Pin1 is an⁣ oncogenic enzyme, meaning it promotes cancer ⁣growth. It is frequently overexpressed in various tumors, including pancreatic cancer. Its role involves stabilizing other proteins that drive tumor growth and survival.Conventional cancer​ therapies often focus on blocking the activity of these proteins. However, this approach can lead to resistance as cancer cells adapt. The new research focuses on a different strategy:⁤ degrading Pin1 itself, effectively removing it ​from the​ system.

the “Molecular Crowbar” Approach

Researchers at the University of California, Riverside⁢ (UCR) developed a ⁤novel strategy ​to ⁢degrade⁢ Pin1. They designed compounds that act as a ⁣”molecular crowbar,” binding to Pin1 and destabilizing its structure.this destabilization​ leads to the enzyme’s ⁣degradation within the cell.

This approach is ‍significant as it doesn’t just target ⁤cancer cells directly.It also addresses tumor-supporting cells, such as cancer-associated fibroblasts and macrophages, where Pin1 is also active. This is crucial because the fibrous⁣ tumor microenvironment in​ pancreatic cancer often contributes to⁤ treatment resistance.

Collaboration Between UCR​ and City ‍of ‌Hope

The UCR team, led by Maurizio pellecchia, collaborated with a team at City⁢ of ​Hope, led ​by Mustafa ‌Raoof, to further test these Pin1 degraders in pancreatic and ⁢gastrointestinal cancers. The goal is to develop a new class of therapeutics ⁤that can “remove” harmful proteins rather ⁢than simply ⁣blocking them.

This collaboration was facilitated by a⁣ shared U54⁢ grant from the National cancer Institute (NCI), part of the‍ National institutes of Health (NIH).

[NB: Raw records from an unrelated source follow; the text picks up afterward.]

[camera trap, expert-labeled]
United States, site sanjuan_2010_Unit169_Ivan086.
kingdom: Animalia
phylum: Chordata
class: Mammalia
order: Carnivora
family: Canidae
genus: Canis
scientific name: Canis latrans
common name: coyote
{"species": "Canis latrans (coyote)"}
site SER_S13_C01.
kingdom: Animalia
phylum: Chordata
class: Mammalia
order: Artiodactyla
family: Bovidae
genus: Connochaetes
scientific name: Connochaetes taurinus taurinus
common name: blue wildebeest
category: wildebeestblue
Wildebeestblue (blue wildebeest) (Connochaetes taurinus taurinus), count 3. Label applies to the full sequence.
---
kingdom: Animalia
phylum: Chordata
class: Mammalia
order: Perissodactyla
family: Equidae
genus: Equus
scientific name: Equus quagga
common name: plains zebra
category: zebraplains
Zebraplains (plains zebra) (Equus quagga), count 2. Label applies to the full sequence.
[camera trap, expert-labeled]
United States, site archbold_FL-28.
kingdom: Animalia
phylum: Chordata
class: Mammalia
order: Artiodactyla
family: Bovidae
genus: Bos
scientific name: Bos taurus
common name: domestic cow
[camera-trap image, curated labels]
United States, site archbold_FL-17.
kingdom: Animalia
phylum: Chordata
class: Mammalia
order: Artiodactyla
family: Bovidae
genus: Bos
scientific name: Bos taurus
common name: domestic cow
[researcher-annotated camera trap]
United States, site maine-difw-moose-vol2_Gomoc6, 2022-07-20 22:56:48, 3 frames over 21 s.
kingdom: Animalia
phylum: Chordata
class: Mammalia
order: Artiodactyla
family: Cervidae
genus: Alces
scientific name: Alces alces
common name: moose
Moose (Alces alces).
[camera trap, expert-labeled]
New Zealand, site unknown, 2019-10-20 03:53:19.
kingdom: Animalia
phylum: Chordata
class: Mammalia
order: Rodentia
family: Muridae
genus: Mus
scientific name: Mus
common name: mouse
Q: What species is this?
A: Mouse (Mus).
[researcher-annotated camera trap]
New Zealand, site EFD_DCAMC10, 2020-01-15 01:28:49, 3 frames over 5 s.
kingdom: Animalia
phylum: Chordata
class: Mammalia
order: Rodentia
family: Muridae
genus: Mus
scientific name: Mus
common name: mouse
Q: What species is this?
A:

Key Findings and⁢ Potential Benefits

The research builds upon previous work ‍where UCR ‌researchers successfully developed the initial Pin1 degradation strategy. this latest phase focuses on validating the approach in more‍ complex⁢ models of​ pancreatic and gastrointestinal cancers.

Degrading Pin1 offers several potential advantages:

• Overcoming ⁤Resistance: ‌ By removing the⁤ enzyme, the approach may bypass resistance mechanisms that⁣ develop‍ with traditional inhibitors.
• Targeting the Tumor Microenvironment: Addressing Pin1 in supporting cells could​ disrupt⁣ the environment ⁢that fuels tumor growth.
• Novel ⁣therapeutic Class: This‍ research contributes to​ a growing field of “degrader” therapeutics, offering a new way to combat​ cancer.

Timeline and Next Steps

2023: UCR researchers develop the initial​ “molecular crowbar” strategy to degrade Pin1.

Present: Collaboration between ⁢UCR and ‌City of Hope ⁣to test ⁣Pin1 degraders in pancreatic⁣ and gastrointestinal ⁤cancer models.

Future: Further preclinical studies, followed by potential​ clinical trials to evaluate ⁢the safety ‍and efficacy of these degraders in humans.